Untuk memperoleh keberkahan dalam jual beli, Islam mengajarkan prinsip-prinsip etis sebagai berikut : Pertama. Jujur dalam takaran dan timbangan, Allah berfirman Q.S. al-Muthafifin 1-2 :
“Celakalah bagi orang yang curang. Apabila mereka menimbang dari orang lain (untuk dirinya, dipenuhkan timbangannya). namun, apabila mereka menimbang (untuk oranng lain ) dikuranginya”.
Kedua, menjual barang yang halal. Dalam salah satu hadits nabi menyatakan bahwa Allah mengharamkan sesuatu barang, maka haram pula harganya (diperjualbelikan). Ketiga, menjual barang yang baik mutunya. Dalam berbagai hadits Rasulullah melarang menjual buah-buahan hingga jelas baiknya. Keempat, jangan menyembunyikan cacat barang. Salah satu sumber hilangnya keberkahan jual beli, jika seseorang menjual barang yang cacat yang disembunyikan cacatnya. Ibnu Umar menurut riwayat Bukhari, memberitakan bahwa seorang lelaki menceritakan kepada Nabi bahwa ia tertipu dalam jual beli. Sabda Nabi ; “ apabila engkau berjual beli, katakanlah : tidak ada tipuan”. Kelima, Jangan main sumpah. Ada kebiasaan pedagang untuk meyakinkan pembelinya dengan jalan main sumpah agar dagangannya laris. Dalam hal ini Rasul memperingatkan :
“sumpah itu melariskan dagangan, tetapi menghapuskan keberkahan”. (H.R. Bukhari)
Keenam, longgar dan bermurah hati. Sabda Rasul:
“Allah mengasihi orang yang bermurah hati waktu menjual, waktu membeli dan waktu menagih hutang”. (H.R. Bukhari)
Kemudian dalam hadits lain Abu Hurairah memberitakan bahwa Rasulullah bersabda:
“ ada seorang pedagang yang mempiutangi orang banyak. Apabila dilihatnya orang yang ditagih itu dalam dalam kesempitan, dia perintahkan kepada pembantu-pembantunya.” Berilah kelonggaran kepadanya, mudah-mudahan Allah memberikan kelapangan kepada kita”. Maka Allah pun memberikan kelapangan kepadanya “ (H.R. Bukhari).
Ketujuh, jangan menyaingi kawan. Rasulullah bersabda :
“ janganlah kamu menjual dengan menyaingi dagangan saudaranya”.

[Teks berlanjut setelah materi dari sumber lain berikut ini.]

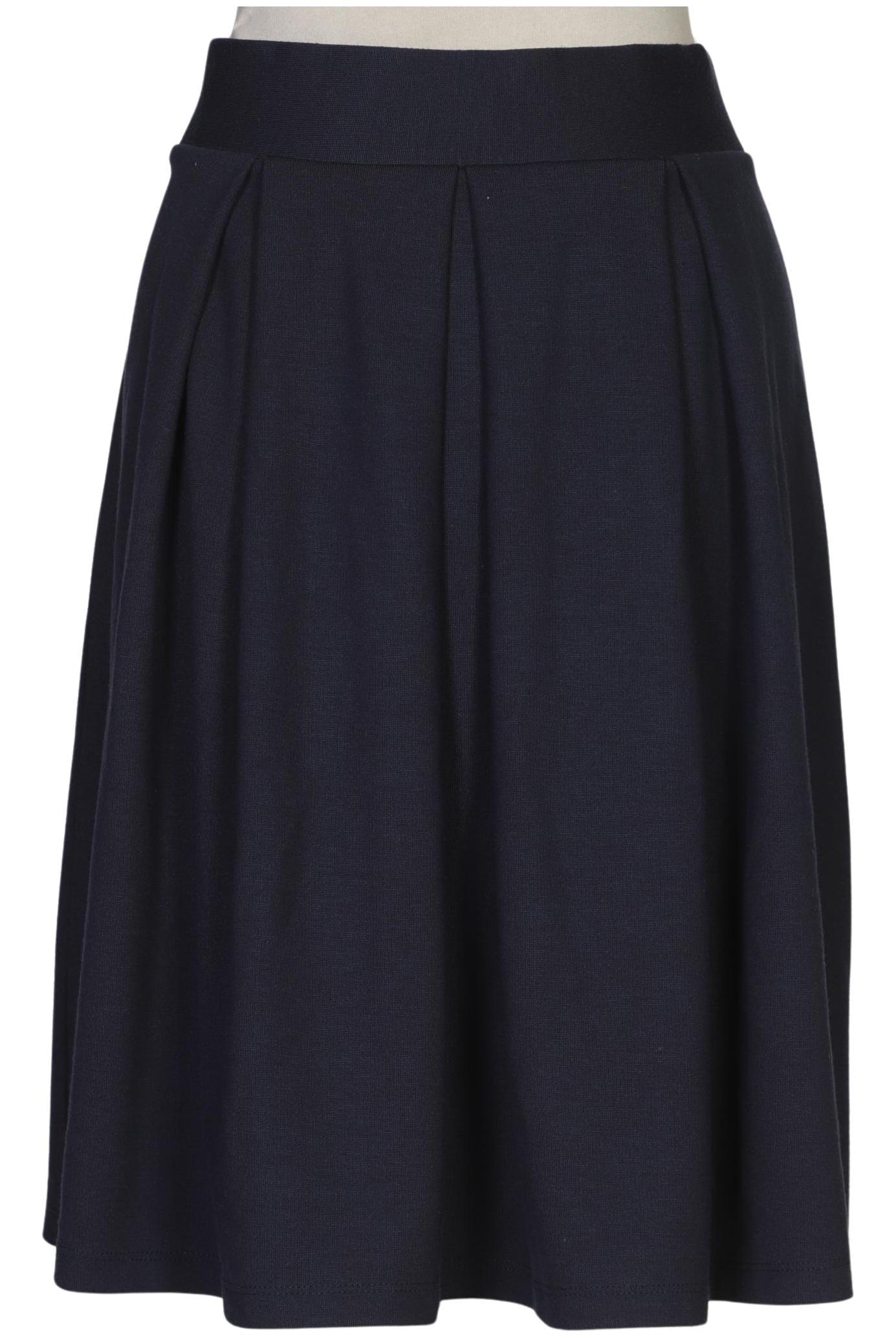 

Anna Field Damen Rock, marineblau, Gr. 40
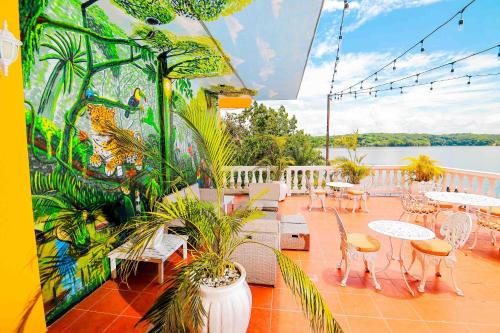 Flores Hôtel | Hotel Villa del Lago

Kedelapan, mencatat hutang piutang. Dalam dunia bisnis lazim terjadi pinjam-meminjam. Dalam hubungan ini al-Qur’an mengajarkan pencatatan hutang piutang. Gunanya adalah untuk mengingatkan salah satu pihak yang mungkin suatu waktu lupa atau khilap :
“hai orang-orang yang beriman, kalau kalian berhutang-piutang dengan janji yang ditetapkan waktunya, hendaklah kalian tuliskan. Dan seorang penulis di antara kalian, hendaklah menuliskannya dengan jujur. Janganlah penulis itu enggan menuliskannya, sebagaimana yang diajarkan Allah kepadanya”.

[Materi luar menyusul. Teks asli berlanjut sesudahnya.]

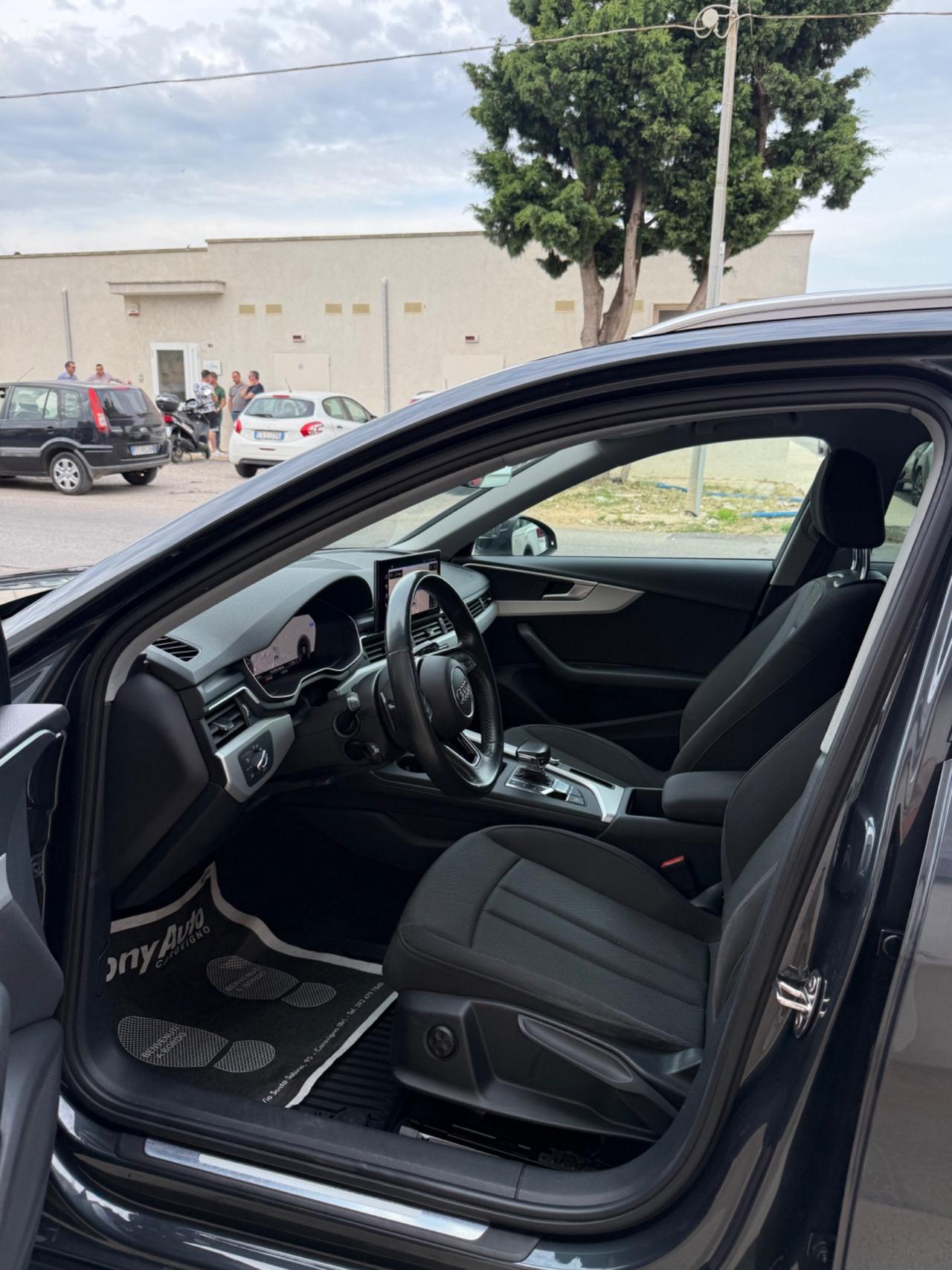 Audi A4 Avant 35 2.0 tdi mhev (DIESEL/ELETTRICA) s-tronic VIRTUALCOCKPIT,NAVIGATORE,FARO MATRIX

Kesembilan, larangan riba sebagaimana Allah berfirman :
“Allah menghapuskan riba dan menyempurnakan kebaikan shadaqah. Dan Allah tidak suka kepada orang yang tetap membangkang dalam bergelimang dosa”.
Kesepuluh, zakat. Menghitung dan mengeluarkan zakat barang dagangan setiap tahun sebanyak 2 ½ % sebagai pembersih bagi harta.
Demikianlah prinsip-prinsip etika yang diajarkan Islam untuk diterapkan dalam dunia bisnis dan kewirausahaann yang memungkinkan mencapai keberkahan usaha. Keberkahan dalam usaha berarti memperoleh keuntungan dunia dan akhirat.
C. Penutup
Etika merupakan pedoman moral bagi suatu tindakan manusia dan menjadi sumber pemikiran baik buruk tindakan itu. Agama merupakan kepercayaan akan sesuatu kekuatan supranatural yang mengatur dan mengendalikan kehidupan manusia. Praktik ekonomi, bisnis, wirausaha dan lainnya yang bertujuan meningkatkan kemakmuran dan kesejahteraan masyarakat, diperintahkan dan dipandu baik oleh aturan-aturan ekonomi yang bersifat rasional maupun dituntun oleh nilai-nilai agama.
Daftar Pustaka
Ahmad M. Saefullah, “Perspektif Ekonomi Umat Islam” dalam Indonesia dan masa Depan, Surabaya: Usaha Nasional, 1992.
Prijono Tjiptoherijanto, “Moral Pembangunan dalam Sistem Ekonomi Islam” dalam Islam dan Kemiskinan, Bandung: Pustaka, 1988.
Hamzah Ya’qub, Etika Islam, bandung : Diponegoro, 1988.
M. Quraish Shihab, “Ekonomi” dalam Wawasan Islam, Bandung: Mizan, 1996.
Masjfuk Zuhdi, Pengantar Hukum Syari’ah, Jakarta: CV. Haji Masagung, 1987.